* Problem statement
How many lines in the rows below contain the string "exposed", with case counting? Reply with the number only.

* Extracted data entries
··········

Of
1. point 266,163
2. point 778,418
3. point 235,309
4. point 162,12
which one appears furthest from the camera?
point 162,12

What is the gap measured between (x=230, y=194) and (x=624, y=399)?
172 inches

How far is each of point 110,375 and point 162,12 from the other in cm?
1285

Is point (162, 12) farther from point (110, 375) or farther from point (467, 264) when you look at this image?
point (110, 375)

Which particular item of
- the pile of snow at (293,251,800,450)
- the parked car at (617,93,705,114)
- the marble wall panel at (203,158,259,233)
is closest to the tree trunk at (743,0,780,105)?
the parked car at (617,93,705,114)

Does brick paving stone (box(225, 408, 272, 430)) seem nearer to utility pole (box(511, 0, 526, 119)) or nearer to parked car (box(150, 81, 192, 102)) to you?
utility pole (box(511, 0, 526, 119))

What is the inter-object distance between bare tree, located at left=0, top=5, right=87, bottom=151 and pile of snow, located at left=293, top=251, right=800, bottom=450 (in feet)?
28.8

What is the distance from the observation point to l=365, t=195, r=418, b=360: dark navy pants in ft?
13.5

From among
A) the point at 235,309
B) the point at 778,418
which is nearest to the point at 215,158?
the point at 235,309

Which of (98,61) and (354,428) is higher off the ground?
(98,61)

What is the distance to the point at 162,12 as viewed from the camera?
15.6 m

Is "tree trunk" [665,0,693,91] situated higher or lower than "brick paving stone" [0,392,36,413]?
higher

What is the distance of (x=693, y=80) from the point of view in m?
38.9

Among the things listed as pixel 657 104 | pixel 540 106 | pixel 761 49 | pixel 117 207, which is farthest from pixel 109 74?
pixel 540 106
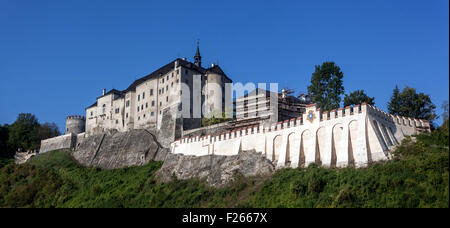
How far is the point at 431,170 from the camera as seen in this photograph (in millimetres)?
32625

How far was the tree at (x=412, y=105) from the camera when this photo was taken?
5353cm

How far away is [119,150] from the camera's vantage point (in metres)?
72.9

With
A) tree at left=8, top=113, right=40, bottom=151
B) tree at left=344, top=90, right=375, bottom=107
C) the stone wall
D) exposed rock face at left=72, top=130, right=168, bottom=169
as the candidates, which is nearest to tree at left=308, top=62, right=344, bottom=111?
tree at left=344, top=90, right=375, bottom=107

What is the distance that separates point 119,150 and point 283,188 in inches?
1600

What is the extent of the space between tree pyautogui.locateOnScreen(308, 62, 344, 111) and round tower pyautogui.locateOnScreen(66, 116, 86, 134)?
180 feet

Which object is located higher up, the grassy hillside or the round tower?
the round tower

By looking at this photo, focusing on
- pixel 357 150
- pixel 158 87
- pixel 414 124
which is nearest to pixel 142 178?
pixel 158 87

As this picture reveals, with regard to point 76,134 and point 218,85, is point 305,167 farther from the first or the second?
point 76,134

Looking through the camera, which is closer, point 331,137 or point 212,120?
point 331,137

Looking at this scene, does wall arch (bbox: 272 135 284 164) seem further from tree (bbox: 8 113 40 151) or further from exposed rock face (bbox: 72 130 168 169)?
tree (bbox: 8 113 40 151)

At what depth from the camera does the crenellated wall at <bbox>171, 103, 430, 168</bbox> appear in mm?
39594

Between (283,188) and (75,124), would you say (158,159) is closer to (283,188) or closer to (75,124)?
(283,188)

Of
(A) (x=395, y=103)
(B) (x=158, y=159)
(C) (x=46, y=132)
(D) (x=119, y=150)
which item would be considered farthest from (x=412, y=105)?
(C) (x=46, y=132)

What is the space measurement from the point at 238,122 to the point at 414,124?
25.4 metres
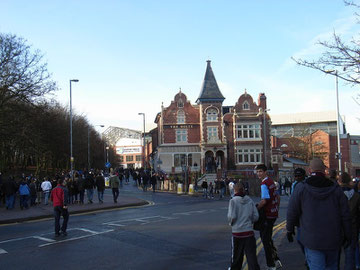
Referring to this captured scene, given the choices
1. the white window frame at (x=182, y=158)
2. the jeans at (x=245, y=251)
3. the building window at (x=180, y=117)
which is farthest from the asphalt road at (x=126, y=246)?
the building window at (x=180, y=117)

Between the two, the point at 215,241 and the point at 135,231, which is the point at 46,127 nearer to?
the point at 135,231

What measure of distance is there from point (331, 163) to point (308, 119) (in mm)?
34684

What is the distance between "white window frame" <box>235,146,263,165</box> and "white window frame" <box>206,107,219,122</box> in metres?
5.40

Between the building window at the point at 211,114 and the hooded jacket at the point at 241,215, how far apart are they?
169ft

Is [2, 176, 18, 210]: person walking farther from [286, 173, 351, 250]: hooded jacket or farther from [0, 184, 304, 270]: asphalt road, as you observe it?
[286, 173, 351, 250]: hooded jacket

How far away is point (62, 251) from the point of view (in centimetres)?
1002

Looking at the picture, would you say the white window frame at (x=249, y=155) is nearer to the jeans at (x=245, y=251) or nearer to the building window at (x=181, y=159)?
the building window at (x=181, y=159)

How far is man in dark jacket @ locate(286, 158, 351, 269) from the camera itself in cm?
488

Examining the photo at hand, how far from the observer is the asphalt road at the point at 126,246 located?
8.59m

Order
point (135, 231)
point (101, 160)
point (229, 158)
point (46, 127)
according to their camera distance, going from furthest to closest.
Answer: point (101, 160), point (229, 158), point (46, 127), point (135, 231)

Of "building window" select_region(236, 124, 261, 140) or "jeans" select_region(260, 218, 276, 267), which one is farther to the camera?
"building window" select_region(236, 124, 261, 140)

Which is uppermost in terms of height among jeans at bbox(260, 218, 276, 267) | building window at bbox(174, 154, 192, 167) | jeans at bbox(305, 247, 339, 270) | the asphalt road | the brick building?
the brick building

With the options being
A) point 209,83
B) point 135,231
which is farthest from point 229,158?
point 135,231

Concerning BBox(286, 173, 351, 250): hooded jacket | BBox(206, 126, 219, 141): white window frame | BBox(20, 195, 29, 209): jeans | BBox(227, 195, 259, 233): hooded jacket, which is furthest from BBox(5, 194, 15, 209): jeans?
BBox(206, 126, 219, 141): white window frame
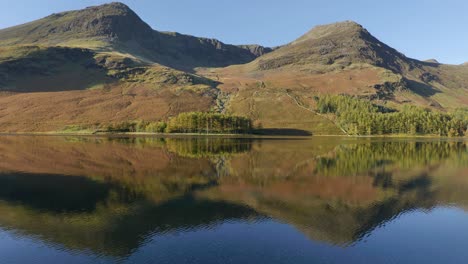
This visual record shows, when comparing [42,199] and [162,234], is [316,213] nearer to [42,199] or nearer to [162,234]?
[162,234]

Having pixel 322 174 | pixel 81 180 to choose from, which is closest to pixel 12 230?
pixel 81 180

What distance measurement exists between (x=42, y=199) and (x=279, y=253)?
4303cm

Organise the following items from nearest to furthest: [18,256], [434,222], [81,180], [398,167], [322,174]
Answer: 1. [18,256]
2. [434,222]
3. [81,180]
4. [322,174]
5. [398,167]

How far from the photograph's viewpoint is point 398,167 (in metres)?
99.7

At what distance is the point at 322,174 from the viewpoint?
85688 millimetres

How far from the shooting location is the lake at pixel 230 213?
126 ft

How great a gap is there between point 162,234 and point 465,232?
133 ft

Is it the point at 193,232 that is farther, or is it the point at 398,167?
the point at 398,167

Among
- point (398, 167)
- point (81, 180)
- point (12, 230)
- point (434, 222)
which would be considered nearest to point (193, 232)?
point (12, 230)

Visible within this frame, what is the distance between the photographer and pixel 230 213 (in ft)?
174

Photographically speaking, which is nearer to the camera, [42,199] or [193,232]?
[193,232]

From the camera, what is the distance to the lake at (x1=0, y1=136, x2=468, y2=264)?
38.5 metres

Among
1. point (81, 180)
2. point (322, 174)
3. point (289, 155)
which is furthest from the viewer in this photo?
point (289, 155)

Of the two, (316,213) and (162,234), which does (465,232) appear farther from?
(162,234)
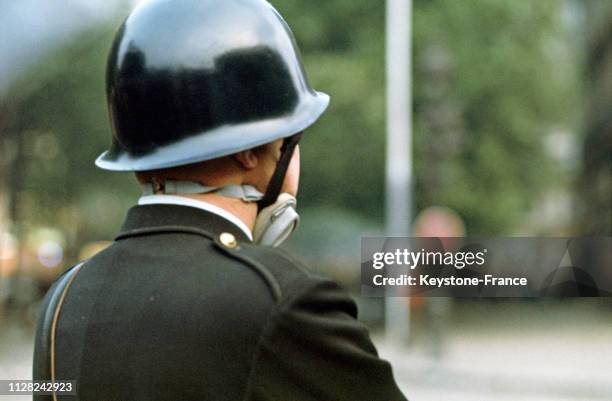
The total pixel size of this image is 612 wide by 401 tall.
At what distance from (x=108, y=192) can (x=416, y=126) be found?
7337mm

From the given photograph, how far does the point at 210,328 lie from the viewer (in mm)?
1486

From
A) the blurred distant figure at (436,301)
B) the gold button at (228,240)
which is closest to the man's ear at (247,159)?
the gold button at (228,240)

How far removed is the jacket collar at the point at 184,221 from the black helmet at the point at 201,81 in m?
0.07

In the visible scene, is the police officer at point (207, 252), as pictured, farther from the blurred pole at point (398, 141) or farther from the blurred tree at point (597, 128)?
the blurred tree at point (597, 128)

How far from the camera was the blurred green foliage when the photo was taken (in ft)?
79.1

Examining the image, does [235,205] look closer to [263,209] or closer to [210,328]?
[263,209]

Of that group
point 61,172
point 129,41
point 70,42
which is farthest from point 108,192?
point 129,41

··········

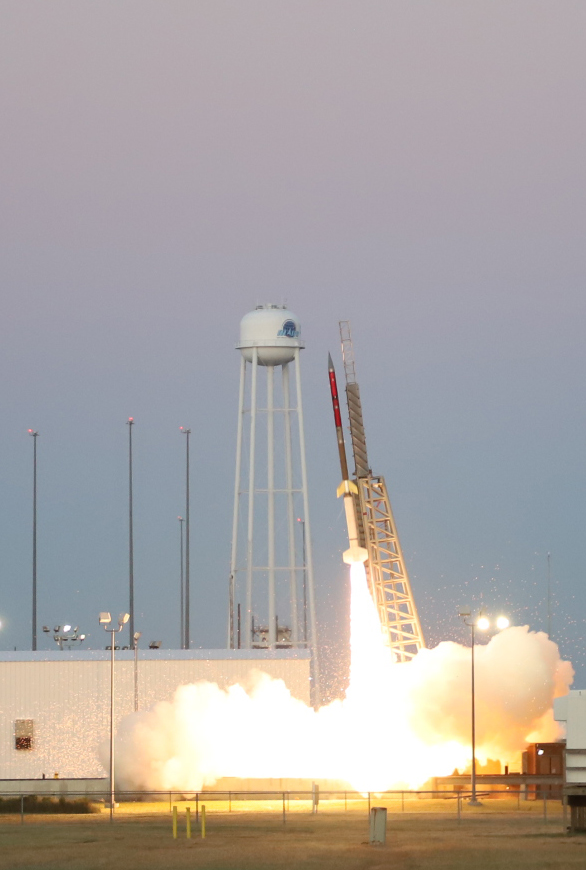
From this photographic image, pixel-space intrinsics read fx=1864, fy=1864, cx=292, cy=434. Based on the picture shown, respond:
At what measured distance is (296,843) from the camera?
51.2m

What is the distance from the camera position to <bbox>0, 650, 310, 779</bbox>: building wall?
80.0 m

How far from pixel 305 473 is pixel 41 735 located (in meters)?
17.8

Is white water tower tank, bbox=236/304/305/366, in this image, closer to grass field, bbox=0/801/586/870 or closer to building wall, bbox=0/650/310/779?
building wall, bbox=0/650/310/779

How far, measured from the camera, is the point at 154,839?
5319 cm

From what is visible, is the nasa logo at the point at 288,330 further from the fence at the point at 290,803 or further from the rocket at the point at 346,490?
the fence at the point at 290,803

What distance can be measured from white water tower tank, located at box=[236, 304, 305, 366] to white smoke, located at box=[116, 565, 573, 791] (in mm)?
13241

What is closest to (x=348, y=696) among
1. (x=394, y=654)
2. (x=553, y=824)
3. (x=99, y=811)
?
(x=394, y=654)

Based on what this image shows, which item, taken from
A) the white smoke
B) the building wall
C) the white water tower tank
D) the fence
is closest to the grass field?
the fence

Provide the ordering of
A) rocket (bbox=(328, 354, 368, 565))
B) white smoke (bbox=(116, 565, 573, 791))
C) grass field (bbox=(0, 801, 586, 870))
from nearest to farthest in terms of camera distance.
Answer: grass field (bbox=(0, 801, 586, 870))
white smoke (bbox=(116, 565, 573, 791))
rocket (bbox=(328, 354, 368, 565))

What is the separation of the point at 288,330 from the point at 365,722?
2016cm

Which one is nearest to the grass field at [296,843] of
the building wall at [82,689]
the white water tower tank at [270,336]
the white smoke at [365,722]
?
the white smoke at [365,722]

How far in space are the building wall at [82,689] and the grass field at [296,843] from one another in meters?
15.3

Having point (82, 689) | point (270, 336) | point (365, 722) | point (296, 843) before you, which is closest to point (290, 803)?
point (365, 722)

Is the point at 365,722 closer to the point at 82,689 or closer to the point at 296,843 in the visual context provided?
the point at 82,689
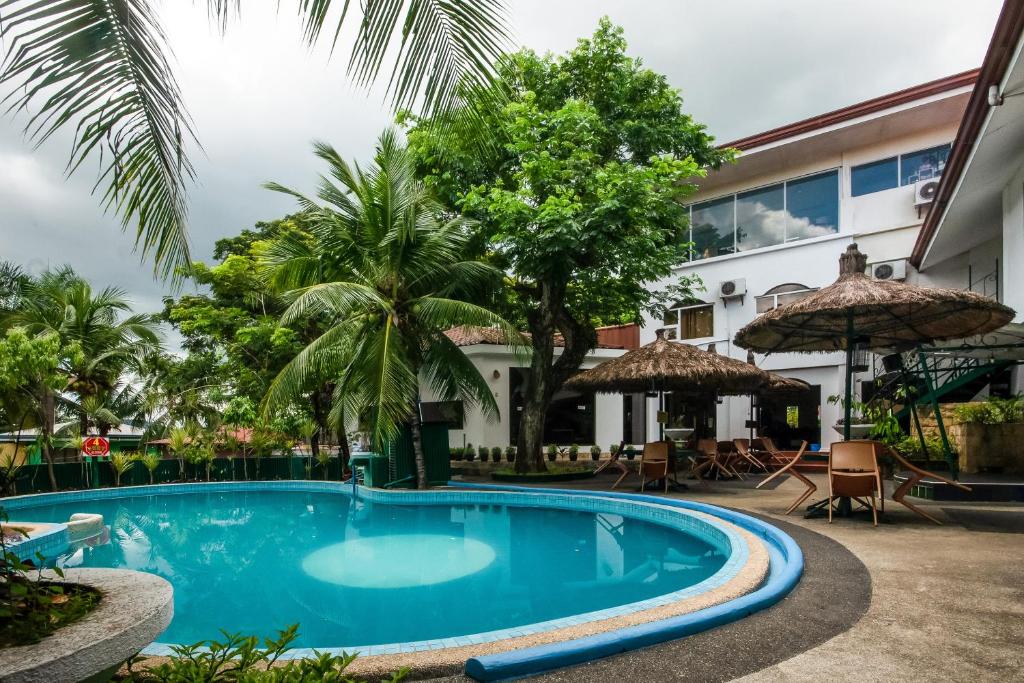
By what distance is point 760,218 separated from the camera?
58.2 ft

··········

* Correct result
2